Cast Bullets - RELOADER'S PRESS
Handloader|June - July 2020
Reading through older hand- loading manuals recently, roughly from the 1930s to the 1970s, it was apparent that nearly all of the popular writers of the period started out shooting cast bullets in rifles and handguns.
Dave Scovill
Cast Bullets - RELOADER'S PRESS
That’s understandable to some extent, because there were hardly any jacketed handgun bullets available, save for handmade swaged, and a lot of folks, such as Townsend Whelen, wanted a cast bullet for foraging loads in their favorite hunting rifle.

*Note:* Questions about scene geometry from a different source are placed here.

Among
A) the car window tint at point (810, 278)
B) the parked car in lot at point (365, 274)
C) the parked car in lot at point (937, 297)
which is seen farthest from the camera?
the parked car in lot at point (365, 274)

The late Al Miller would be a classic example; most of his handloading projects in military and domestic rifle calibers included a number of cast bullet loads that helped to keep those rifles in the field during the off-season.

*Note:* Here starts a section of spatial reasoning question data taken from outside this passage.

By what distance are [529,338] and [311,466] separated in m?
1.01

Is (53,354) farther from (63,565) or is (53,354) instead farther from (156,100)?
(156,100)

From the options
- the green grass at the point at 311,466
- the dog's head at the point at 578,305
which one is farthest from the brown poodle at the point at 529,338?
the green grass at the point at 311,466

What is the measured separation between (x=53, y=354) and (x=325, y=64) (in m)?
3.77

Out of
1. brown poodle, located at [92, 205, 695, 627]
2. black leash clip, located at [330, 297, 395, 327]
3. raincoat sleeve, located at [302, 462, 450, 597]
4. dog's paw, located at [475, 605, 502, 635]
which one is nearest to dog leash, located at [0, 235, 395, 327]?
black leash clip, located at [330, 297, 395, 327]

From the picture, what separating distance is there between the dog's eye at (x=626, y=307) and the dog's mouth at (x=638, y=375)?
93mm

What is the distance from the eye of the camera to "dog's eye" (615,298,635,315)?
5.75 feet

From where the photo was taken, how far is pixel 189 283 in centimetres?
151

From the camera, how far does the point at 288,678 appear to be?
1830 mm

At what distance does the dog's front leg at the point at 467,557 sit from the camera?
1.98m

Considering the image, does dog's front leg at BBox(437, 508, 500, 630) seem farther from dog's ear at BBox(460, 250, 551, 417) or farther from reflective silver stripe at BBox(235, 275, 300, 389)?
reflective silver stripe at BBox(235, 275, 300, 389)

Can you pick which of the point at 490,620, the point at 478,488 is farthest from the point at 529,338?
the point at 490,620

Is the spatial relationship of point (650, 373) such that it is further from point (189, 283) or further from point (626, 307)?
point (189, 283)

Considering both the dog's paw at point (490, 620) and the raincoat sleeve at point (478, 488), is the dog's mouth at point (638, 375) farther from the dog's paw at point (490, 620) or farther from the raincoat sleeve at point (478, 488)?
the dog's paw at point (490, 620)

The late Ken Waters rarely did a “Pet Loads” for rifles or handguns that didn’t include a generous selection of cast bullet loads. Even Wolfe Publishing handgun editor John Zemanek, who traveled the world as a handgun competitor until settling down in Utah, told me that he almost never used jacketed bullets, with the exception of product tests, because he couldn’t make them shoot as well as the cast bullet loads he used to collect hundreds of championship medals from all over the world that filled glass display cases in his trophy room. John also used cast bullets exclusively when hunting feral hogs along the Virgin River in northwest Arizona and big game in Utah and Texas.